#### INPUT FOR THIS TASK ####

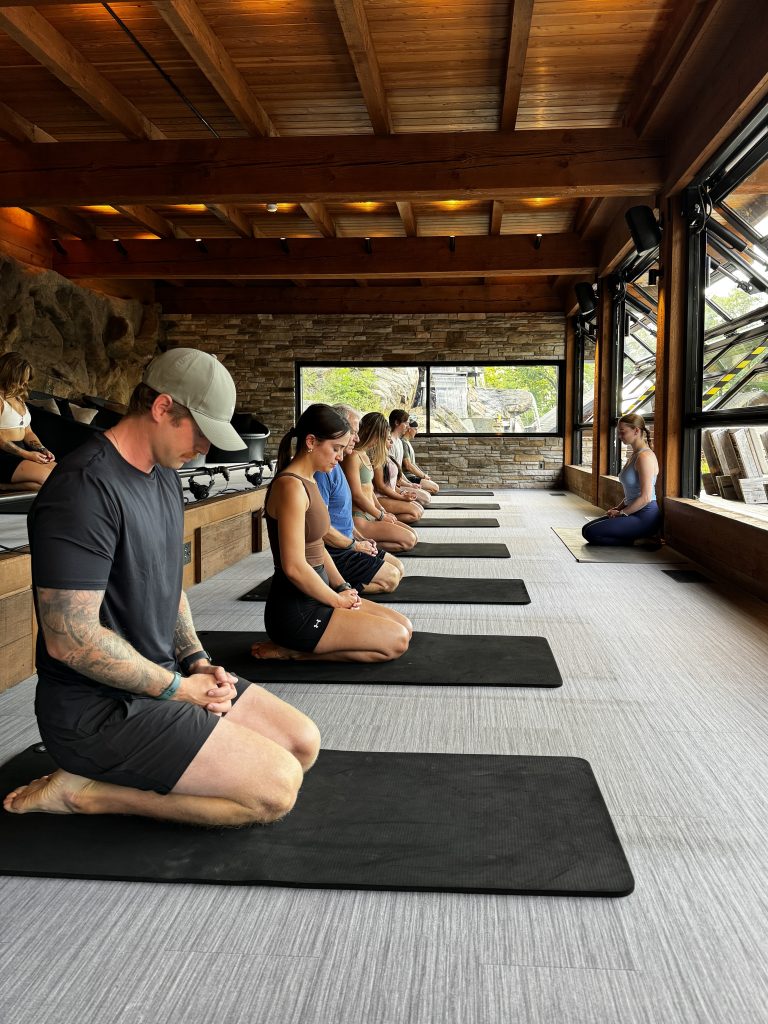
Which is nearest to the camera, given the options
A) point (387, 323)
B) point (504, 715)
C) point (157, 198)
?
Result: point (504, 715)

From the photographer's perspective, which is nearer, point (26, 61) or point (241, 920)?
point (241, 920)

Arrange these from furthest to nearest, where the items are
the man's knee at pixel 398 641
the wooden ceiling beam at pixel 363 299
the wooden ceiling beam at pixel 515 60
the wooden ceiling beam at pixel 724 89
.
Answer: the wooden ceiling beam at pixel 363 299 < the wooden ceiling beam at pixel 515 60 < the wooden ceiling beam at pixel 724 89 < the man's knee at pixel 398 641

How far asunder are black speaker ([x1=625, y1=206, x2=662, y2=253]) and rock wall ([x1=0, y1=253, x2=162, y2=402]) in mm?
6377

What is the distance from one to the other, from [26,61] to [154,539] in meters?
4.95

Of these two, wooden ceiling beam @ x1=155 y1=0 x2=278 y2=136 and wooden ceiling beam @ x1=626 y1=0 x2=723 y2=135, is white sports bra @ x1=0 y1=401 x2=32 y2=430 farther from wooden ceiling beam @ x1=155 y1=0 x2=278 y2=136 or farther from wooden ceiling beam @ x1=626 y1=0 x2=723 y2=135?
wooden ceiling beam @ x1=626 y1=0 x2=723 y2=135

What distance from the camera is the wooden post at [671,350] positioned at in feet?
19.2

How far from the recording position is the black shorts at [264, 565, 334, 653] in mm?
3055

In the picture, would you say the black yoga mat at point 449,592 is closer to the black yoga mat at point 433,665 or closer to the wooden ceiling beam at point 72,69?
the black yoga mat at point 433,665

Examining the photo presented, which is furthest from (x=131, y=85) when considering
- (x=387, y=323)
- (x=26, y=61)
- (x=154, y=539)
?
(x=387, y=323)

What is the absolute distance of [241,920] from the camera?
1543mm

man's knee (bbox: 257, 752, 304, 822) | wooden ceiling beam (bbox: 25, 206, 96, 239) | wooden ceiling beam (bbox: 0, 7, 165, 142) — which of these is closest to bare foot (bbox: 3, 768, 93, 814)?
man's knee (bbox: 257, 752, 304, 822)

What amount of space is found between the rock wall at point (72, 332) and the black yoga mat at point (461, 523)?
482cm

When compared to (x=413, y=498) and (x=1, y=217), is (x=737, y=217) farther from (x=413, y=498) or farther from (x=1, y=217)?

####

Return everything from the line containing "How far asunder" down to the end of the entries, reproducing each line verbatim.

How far asunder are black speaker ([x1=625, y1=206, x2=662, y2=253]) and rock wall ([x1=0, y1=253, x2=162, y2=402]) in mm?
6377

What is the distance from one to the other, from [26,61] to [154,539] in meters?
4.95

Of these two, wooden ceiling beam @ x1=155 y1=0 x2=278 y2=136 and wooden ceiling beam @ x1=626 y1=0 x2=723 y2=135, is white sports bra @ x1=0 y1=401 x2=32 y2=430 farther from wooden ceiling beam @ x1=155 y1=0 x2=278 y2=136 or farther from wooden ceiling beam @ x1=626 y1=0 x2=723 y2=135?
wooden ceiling beam @ x1=626 y1=0 x2=723 y2=135

What distance from the camera is the wooden post at [671,350] positioned at in feet?
19.2

How far from the recording position is the black shorts at [264, 565, 334, 653] in mm?
3055

In the picture, would you say the black yoga mat at point 449,592 is closer to the black yoga mat at point 433,665 or closer to the wooden ceiling beam at point 72,69?
the black yoga mat at point 433,665

Examining the photo presented, which is furthest from (x=131, y=85) when considering
- (x=387, y=323)
- (x=26, y=61)
- (x=154, y=539)
?
(x=387, y=323)

What is the absolute distance of [241,920] from the camera?
1543mm

man's knee (bbox: 257, 752, 304, 822) | wooden ceiling beam (bbox: 25, 206, 96, 239) | wooden ceiling beam (bbox: 0, 7, 165, 142) — which of these is closest to bare foot (bbox: 3, 768, 93, 814)?
man's knee (bbox: 257, 752, 304, 822)

What amount of space is found between the rock wall at point (72, 332) and the black yoga mat at point (461, 523)?
482cm

When compared to (x=413, y=498) and (x=1, y=217), is (x=737, y=217) farther from (x=413, y=498) or farther from (x=1, y=217)?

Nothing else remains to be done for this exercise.